- What is being asked
Express the text lines of all the items below as a numbered list, skipping blank lines and leaving out the pictures.

[[ Records shown, beginning ]]

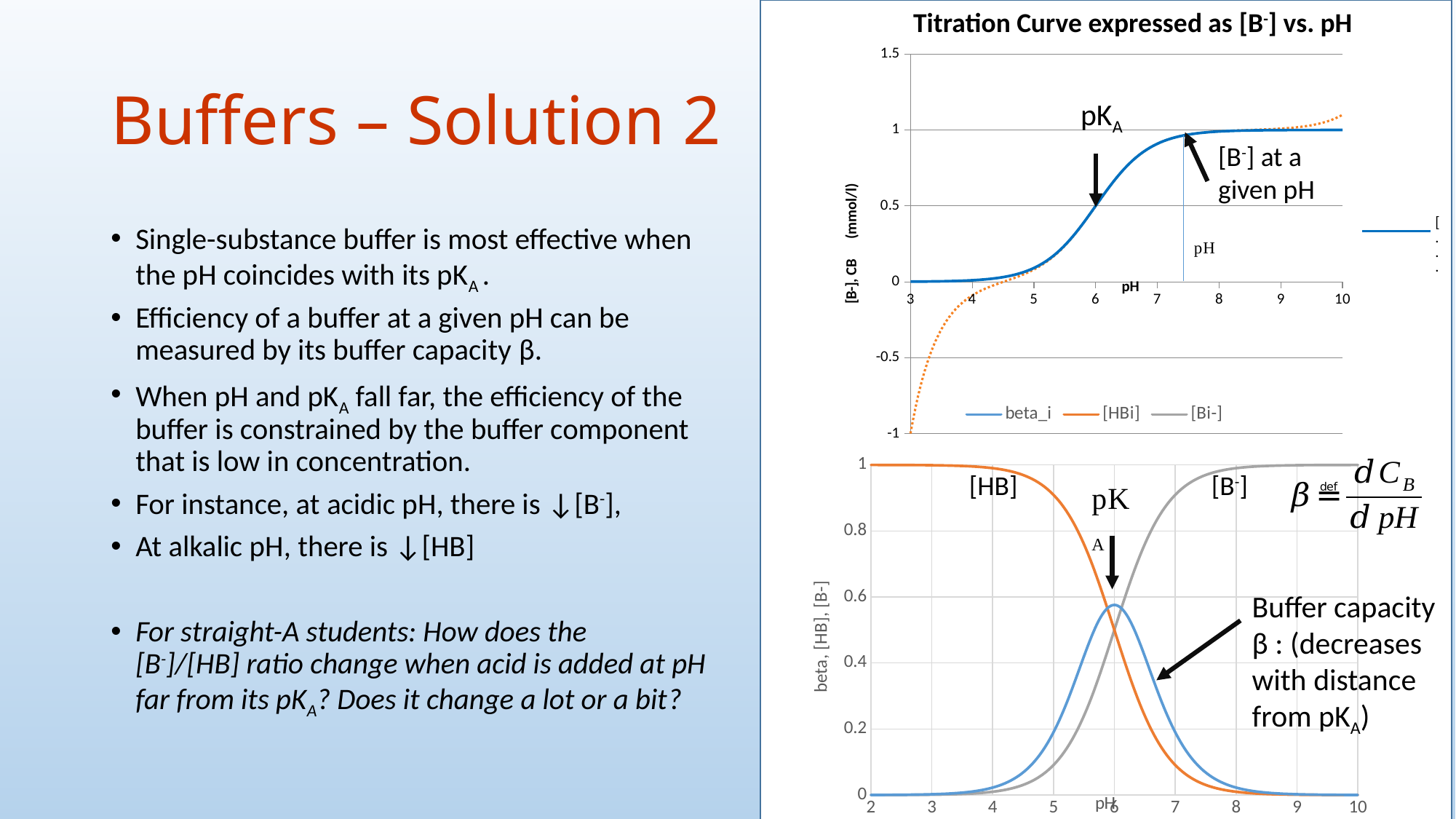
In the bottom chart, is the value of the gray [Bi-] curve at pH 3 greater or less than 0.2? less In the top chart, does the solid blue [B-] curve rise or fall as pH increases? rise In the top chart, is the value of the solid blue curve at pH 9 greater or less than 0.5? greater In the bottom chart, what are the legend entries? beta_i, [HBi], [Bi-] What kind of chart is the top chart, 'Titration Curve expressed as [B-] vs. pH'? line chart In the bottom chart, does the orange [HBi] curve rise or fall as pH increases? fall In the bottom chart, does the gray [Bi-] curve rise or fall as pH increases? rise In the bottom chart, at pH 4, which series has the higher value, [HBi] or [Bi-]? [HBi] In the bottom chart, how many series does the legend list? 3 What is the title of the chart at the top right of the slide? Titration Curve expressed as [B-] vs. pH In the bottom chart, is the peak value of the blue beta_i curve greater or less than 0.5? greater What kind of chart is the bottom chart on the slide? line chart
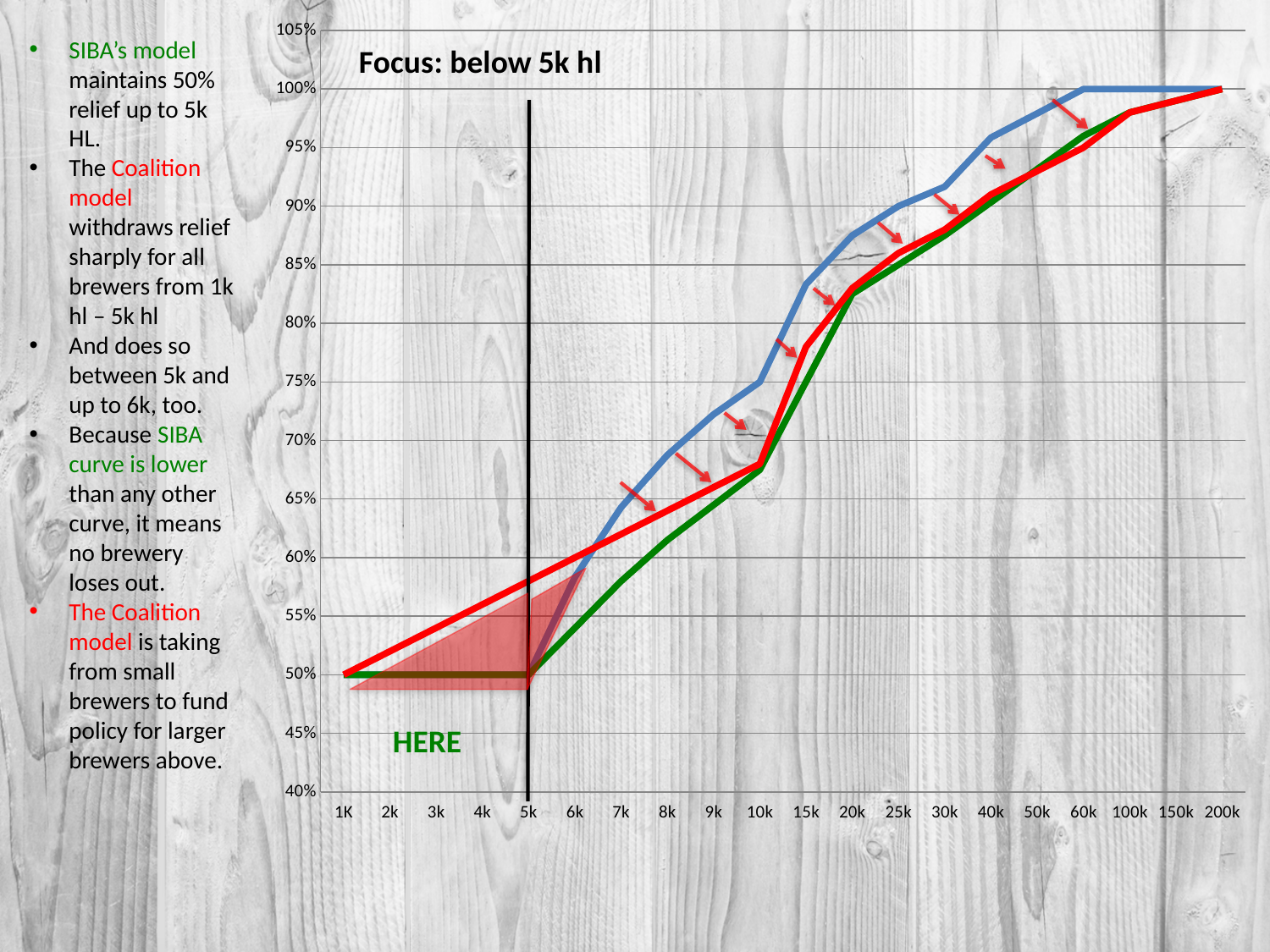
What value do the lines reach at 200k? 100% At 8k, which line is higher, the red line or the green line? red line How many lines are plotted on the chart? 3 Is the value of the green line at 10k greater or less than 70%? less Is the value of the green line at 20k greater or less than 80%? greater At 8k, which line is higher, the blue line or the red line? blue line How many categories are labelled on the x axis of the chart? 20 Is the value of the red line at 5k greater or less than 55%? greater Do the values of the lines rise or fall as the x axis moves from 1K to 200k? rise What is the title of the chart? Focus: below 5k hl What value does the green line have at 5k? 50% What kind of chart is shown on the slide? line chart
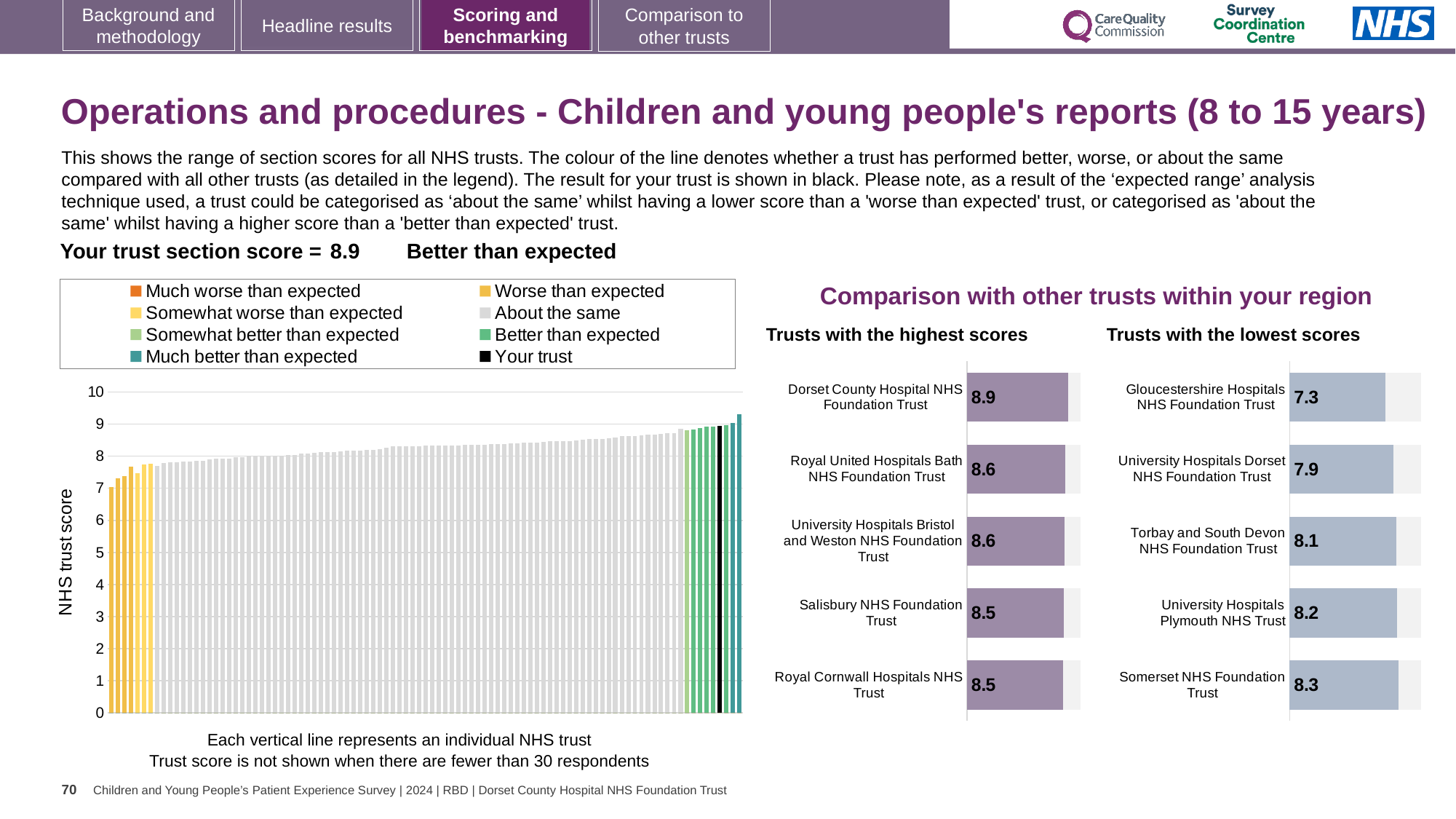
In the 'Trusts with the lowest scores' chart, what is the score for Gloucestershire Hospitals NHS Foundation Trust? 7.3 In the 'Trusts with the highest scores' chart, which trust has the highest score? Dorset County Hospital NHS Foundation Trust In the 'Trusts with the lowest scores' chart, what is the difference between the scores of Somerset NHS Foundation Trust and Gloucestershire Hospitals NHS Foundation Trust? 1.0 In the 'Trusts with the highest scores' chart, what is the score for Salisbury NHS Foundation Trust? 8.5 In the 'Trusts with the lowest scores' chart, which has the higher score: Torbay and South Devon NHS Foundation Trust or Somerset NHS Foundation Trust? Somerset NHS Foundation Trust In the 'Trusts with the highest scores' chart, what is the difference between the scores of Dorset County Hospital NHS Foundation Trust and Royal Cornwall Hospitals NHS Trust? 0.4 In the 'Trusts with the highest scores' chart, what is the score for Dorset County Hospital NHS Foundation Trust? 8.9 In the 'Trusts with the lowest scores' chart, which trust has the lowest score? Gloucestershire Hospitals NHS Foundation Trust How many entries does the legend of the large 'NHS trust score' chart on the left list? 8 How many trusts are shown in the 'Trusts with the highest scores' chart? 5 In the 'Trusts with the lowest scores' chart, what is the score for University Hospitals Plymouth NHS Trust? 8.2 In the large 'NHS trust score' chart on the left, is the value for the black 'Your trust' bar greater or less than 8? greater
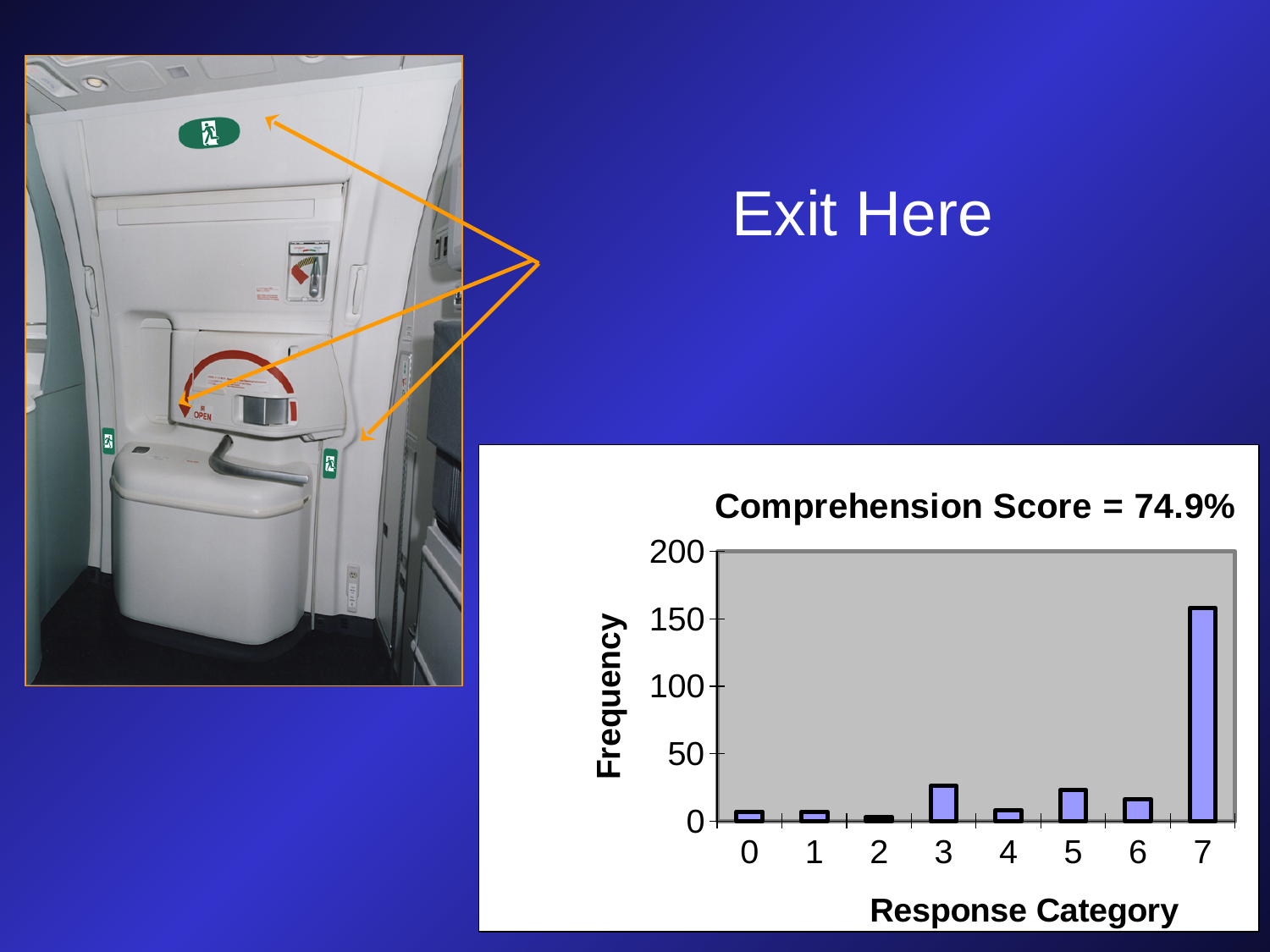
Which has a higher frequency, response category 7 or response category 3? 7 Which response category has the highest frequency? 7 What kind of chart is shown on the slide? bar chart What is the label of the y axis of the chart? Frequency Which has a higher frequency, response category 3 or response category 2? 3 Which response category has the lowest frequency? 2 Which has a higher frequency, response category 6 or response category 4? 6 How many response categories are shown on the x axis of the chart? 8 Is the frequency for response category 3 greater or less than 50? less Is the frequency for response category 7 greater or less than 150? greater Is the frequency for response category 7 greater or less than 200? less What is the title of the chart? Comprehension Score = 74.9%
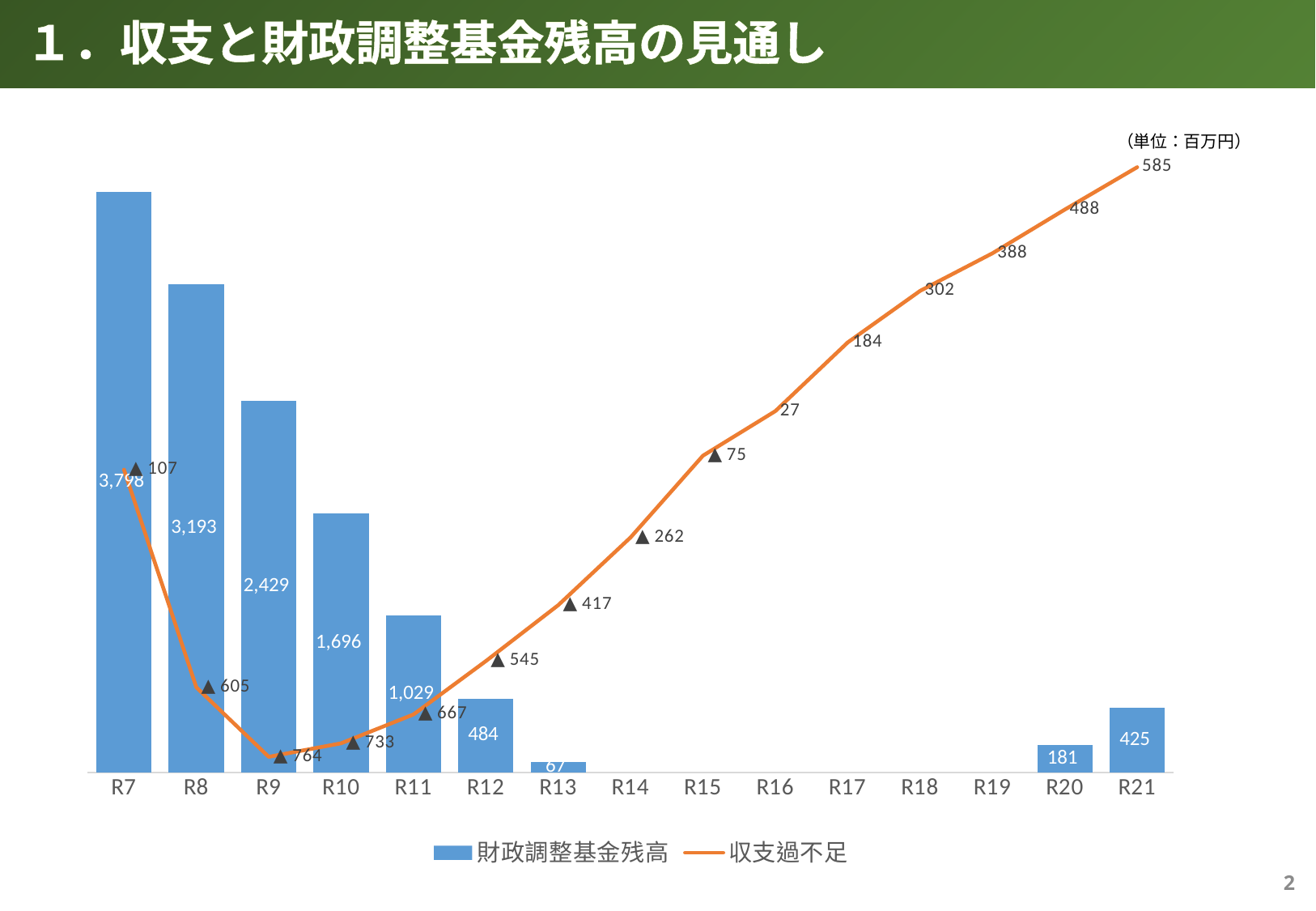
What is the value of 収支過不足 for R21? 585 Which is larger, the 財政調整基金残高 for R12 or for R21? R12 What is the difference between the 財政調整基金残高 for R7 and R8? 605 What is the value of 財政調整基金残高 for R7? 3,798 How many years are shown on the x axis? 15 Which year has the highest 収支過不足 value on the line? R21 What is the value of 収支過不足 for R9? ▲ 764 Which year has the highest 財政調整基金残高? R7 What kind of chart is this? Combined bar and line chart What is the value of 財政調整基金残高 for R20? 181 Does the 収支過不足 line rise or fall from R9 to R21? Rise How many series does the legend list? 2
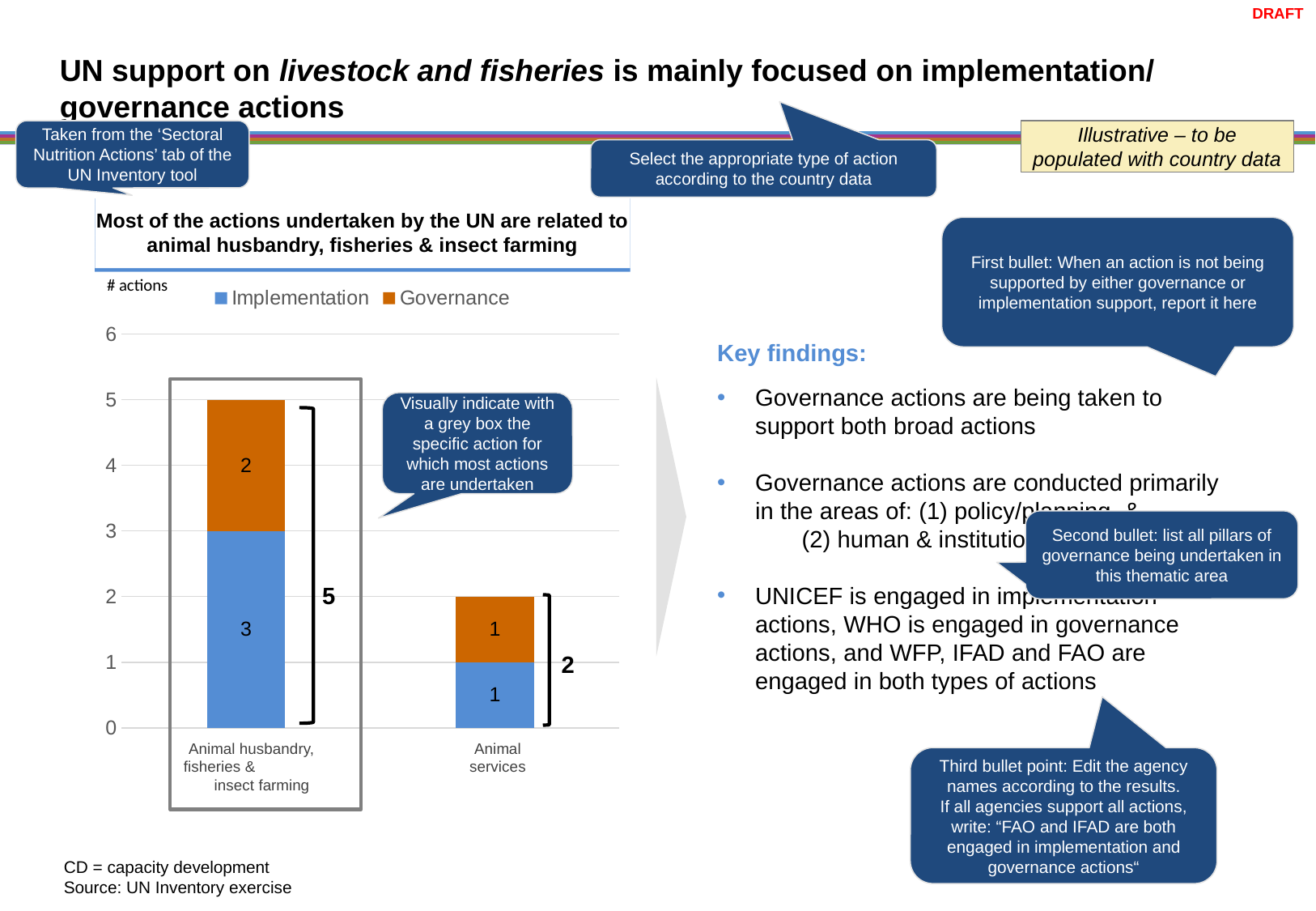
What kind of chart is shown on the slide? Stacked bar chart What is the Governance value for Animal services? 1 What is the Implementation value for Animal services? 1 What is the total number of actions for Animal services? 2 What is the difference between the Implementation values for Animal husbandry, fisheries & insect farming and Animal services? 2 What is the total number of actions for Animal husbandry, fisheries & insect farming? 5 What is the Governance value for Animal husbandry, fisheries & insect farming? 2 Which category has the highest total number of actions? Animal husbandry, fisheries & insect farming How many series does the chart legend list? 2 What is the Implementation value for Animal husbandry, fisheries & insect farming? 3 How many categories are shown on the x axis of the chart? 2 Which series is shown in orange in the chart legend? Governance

[[ Records shown, end ]]

- Answer space
1. In the bottom chart, is the value of the gray [Bi-] curve at pH 3 greater or less than 0.2? less In the top chart, does the solid blue [B-] curve rise or fall as pH increases? rise In the top chart, is the value of the solid blue curve at pH 9 greater or less than 0.5? greater In the bottom chart, what are the legend entries? beta_i, [HBi], [Bi-] What kind of chart is the top chart, 'Titration Curve expressed as [B-] vs. pH'? line chart In the bottom chart, does the orange [HBi] curve rise or fall as pH increases? fall In the bottom chart, does the gray [Bi-] curve rise or fall as pH increases? rise In the bottom chart, at pH 4, which series has the higher value, [HBi] or [Bi-]? [HBi] In the bottom chart, how many series does the legend list? 3 What is the title of the chart at the top right of the slide? Titration Curve expressed as [B-] vs. pH In the bottom chart, is the peak value of the blue beta_i curve greater or less than 0.5? greater What kind of chart is the bottom chart on the slide? line chart
2. What value do the lines reach at 200k? 100% At 8k, which line is higher, the red line or the green line? red line How many lines are plotted on the chart? 3 Is the value of the green line at 10k greater or less than 70%? less Is the value of the green line at 20k greater or less than 80%? greater At 8k, which line is higher, the blue line or the red line? blue line How many categories are labelled on the x axis of the chart? 20 Is the value of the red line at 5k greater or less than 55%? greater Do the values of the lines rise or fall as the x axis moves from 1K to 200k? rise What is the title of the chart? Focus: below 5k hl What value does the green line have at 5k? 50% What kind of chart is shown on the slide? line chart
3. In the 'Trusts with the lowest scores' chart, what is the score for Gloucestershire Hospitals NHS Foundation Trust? 7.3 In the 'Trusts with the highest scores' chart, which trust has the highest score? Dorset County Hospital NHS Foundation Trust In the 'Trusts with the lowest scores' chart, what is the difference between the scores of Somerset NHS Foundation Trust and Gloucestershire Hospitals NHS Foundation Trust? 1.0 In the 'Trusts with the highest scores' chart, what is the score for Salisbury NHS Foundation Trust? 8.5 In the 'Trusts with the lowest scores' chart, which has the higher score: Torbay and South Devon NHS Foundation Trust or Somerset NHS Foundation Trust? Somerset NHS Foundation Trust In the 'Trusts with the highest scores' chart, what is the difference between the scores of Dorset County Hospital NHS Foundation Trust and Royal Cornwall Hospitals NHS Trust? 0.4 In the 'Trusts with the highest scores' chart, what is the score for Dorset County Hospital NHS Foundation Trust? 8.9 In the 'Trusts with the lowest scores' chart, which trust has the lowest score? Gloucestershire Hospitals NHS Foundation Trust How many entries does the legend of the large 'NHS trust score' chart on the left list? 8 How many trusts are shown in the 'Trusts with the highest scores' chart? 5 In the 'Trusts with the lowest scores' chart, what is the score for University Hospitals Plymouth NHS Trust? 8.2 In the large 'NHS trust score' chart on the left, is the value for the black 'Your trust' bar greater or less than 8? greater
4. Which has a higher frequency, response category 7 or response category 3? 7 Which response category has the highest frequency? 7 What kind of chart is shown on the slide? bar chart What is the label of the y axis of the chart? Frequency Which has a higher frequency, response category 3 or response category 2? 3 Which response category has the lowest frequency? 2 Which has a higher frequency, response category 6 or response category 4? 6 How many response categories are shown on the x axis of the chart? 8 Is the frequency for response category 3 greater or less than 50? less Is the frequency for response category 7 greater or less than 150? greater Is the frequency for response category 7 greater or less than 200? less What is the title of the chart? Comprehension Score = 74.9%
5. What is the value of 収支過不足 for R21? 585 Which is larger, the 財政調整基金残高 for R12 or for R21? R12 What is the difference between the 財政調整基金残高 for R7 and R8? 605 What is the value of 財政調整基金残高 for R7? 3,798 How many years are shown on the x axis? 15 Which year has the highest 収支過不足 value on the line? R21 What is the value of 収支過不足 for R9? ▲ 764 Which year has the highest 財政調整基金残高? R7 What kind of chart is this? Combined bar and line chart What is the value of 財政調整基金残高 for R20? 181 Does the 収支過不足 line rise or fall from R9 to R21? Rise How many series does the legend list? 2
6. What kind of chart is shown on the slide? Stacked bar chart What is the Governance value for Animal services? 1 What is the Implementation value for Animal services? 1 What is the total number of actions for Animal services? 2 What is the difference between the Implementation values for Animal husbandry, fisheries & insect farming and Animal services? 2 What is the total number of actions for Animal husbandry, fisheries & insect farming? 5 What is the Governance value for Animal husbandry, fisheries & insect farming? 2 Which category has the highest total number of actions? Animal husbandry, fisheries & insect farming How many series does the chart legend list? 2 What is the Implementation value for Animal husbandry, fisheries & insect farming? 3 How many categories are shown on the x axis of the chart? 2 Which series is shown in orange in the chart legend? Governance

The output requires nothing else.